■ **Exercise requirements**:
Render the rows from the line containing "Is (x=148, y=425)" through the last line as a Markdown table with the columns Number and Line, skipping blank lines.

Stored data
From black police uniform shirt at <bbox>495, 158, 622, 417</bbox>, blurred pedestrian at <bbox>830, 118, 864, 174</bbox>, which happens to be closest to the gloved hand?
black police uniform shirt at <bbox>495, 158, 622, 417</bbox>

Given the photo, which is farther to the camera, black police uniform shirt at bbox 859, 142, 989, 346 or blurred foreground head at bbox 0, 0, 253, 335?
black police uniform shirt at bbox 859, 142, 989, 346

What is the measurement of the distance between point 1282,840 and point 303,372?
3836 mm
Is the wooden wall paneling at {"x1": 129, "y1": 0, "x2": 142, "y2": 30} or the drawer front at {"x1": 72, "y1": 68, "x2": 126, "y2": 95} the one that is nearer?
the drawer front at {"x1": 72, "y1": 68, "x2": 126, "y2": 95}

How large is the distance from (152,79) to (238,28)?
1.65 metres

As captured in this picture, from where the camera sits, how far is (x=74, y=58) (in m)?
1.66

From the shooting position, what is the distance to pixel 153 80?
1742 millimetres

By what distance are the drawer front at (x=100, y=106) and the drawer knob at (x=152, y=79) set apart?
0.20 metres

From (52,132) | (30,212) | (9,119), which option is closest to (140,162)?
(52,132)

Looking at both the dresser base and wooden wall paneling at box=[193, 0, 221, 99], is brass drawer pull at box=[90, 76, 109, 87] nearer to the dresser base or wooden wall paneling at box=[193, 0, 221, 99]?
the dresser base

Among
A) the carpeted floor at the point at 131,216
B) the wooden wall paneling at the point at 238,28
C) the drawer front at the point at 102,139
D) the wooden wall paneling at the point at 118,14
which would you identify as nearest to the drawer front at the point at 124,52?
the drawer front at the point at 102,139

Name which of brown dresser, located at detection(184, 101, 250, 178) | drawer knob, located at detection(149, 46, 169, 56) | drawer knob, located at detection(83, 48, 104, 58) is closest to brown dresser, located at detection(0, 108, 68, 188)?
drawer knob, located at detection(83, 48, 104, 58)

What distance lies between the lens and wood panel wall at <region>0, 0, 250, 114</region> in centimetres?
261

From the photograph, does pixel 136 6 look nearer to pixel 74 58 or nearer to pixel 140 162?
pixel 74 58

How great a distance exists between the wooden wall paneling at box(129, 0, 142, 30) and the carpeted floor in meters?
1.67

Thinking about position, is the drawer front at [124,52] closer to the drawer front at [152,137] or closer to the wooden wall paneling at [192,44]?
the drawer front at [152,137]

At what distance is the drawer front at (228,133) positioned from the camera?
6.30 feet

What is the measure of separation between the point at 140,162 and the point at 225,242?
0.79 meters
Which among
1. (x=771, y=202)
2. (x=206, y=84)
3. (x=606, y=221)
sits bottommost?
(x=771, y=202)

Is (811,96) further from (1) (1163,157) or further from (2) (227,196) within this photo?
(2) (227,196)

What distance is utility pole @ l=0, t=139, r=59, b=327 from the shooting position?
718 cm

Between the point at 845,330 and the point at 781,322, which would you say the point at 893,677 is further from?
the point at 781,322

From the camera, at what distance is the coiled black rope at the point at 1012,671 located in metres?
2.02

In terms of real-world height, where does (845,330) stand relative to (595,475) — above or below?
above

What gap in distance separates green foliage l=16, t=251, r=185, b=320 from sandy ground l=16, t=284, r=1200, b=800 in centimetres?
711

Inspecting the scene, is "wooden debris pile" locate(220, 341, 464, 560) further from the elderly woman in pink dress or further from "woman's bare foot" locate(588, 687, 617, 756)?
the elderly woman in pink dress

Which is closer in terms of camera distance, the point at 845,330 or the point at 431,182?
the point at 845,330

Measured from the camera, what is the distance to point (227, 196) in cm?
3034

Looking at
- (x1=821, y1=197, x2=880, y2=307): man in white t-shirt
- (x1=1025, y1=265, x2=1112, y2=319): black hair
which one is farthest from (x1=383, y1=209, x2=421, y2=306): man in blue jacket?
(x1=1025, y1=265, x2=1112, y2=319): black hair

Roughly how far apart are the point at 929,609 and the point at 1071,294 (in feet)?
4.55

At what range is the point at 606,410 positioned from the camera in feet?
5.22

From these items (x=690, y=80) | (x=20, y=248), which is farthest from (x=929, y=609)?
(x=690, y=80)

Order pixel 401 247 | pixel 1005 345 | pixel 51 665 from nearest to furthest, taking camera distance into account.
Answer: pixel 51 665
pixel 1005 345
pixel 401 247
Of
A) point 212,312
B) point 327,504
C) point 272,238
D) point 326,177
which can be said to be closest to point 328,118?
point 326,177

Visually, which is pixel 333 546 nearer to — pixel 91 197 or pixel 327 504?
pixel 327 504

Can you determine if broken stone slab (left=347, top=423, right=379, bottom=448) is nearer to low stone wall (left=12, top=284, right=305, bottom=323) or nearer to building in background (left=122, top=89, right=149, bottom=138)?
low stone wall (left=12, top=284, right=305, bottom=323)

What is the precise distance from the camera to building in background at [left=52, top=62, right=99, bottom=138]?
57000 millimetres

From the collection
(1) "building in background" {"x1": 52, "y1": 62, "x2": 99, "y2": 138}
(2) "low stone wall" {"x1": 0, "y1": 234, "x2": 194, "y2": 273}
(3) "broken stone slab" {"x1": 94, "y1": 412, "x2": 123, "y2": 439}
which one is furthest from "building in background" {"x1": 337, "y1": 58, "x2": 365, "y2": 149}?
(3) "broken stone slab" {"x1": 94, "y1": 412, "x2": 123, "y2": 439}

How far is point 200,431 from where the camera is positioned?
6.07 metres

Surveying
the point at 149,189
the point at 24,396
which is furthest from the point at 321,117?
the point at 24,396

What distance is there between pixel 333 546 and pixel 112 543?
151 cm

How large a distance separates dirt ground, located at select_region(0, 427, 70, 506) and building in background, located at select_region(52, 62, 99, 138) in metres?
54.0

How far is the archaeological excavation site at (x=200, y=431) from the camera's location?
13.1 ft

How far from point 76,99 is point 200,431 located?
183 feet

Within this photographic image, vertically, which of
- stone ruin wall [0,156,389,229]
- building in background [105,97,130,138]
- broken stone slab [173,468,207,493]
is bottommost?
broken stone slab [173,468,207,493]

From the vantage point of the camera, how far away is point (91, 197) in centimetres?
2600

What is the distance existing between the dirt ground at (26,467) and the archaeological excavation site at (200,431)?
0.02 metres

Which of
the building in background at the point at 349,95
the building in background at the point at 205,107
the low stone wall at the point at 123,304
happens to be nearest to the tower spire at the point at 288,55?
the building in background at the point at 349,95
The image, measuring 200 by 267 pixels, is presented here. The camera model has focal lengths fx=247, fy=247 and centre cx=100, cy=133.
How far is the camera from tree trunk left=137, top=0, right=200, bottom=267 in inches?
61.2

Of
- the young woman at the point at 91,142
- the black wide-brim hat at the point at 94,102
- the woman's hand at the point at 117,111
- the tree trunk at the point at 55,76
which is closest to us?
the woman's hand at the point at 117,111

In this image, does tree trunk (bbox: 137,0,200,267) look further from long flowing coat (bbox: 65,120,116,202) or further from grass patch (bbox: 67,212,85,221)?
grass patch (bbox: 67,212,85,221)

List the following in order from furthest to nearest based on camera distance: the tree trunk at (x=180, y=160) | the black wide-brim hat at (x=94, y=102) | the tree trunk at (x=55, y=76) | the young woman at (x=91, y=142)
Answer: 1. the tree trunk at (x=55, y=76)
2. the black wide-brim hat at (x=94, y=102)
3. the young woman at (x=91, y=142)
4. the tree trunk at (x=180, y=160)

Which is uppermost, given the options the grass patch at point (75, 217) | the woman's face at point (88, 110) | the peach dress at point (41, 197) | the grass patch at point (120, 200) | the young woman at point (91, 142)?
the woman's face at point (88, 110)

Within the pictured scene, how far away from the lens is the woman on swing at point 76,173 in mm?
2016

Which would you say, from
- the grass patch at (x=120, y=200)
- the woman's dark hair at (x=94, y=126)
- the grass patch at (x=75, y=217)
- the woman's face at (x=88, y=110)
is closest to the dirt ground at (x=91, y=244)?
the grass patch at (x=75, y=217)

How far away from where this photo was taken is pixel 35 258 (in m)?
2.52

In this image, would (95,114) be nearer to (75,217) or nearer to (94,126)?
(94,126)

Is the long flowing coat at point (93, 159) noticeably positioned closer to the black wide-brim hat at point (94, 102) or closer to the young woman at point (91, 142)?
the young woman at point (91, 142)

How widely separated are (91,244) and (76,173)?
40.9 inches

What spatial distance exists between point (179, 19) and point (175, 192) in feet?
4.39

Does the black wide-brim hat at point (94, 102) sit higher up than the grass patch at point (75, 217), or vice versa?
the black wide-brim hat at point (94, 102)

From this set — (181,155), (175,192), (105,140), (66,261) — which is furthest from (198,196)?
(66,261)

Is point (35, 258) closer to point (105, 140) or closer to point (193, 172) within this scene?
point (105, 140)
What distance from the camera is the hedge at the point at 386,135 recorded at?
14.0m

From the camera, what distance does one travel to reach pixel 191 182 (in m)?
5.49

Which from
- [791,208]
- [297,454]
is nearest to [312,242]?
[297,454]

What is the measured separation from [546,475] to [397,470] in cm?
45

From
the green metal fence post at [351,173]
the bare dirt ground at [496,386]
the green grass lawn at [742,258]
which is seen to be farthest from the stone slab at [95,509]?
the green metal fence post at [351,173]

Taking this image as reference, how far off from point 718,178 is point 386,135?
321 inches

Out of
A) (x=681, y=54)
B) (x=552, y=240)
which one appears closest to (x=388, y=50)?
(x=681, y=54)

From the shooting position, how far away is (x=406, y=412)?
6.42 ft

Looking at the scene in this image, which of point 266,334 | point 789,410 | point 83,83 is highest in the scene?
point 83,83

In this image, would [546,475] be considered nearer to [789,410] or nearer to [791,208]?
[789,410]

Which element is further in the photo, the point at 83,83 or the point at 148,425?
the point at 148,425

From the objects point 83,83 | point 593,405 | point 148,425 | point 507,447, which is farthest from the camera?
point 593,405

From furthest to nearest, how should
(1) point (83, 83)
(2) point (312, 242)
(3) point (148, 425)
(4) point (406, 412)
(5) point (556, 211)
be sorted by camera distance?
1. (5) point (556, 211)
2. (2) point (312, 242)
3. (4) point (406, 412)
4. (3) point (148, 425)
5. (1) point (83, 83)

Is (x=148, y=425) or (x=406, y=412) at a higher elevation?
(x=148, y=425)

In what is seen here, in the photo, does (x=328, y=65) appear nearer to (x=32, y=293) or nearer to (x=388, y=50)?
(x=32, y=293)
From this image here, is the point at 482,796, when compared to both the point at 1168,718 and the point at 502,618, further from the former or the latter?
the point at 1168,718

■ **Result of this task**:
| Number | Line |
|---|---|
| 1 | Is (x=148, y=425) or (x=406, y=412) at a higher elevation? |
| 2 | (x=148, y=425) |
| 3 | In what is seen here, in the photo, does (x=328, y=65) appear nearer to (x=32, y=293) or nearer to (x=388, y=50)? |
| 4 | (x=32, y=293) |
| 5 | From this image here, is the point at 482,796, when compared to both the point at 1168,718 and the point at 502,618, further from the former or the latter? |
| 6 | the point at 1168,718 |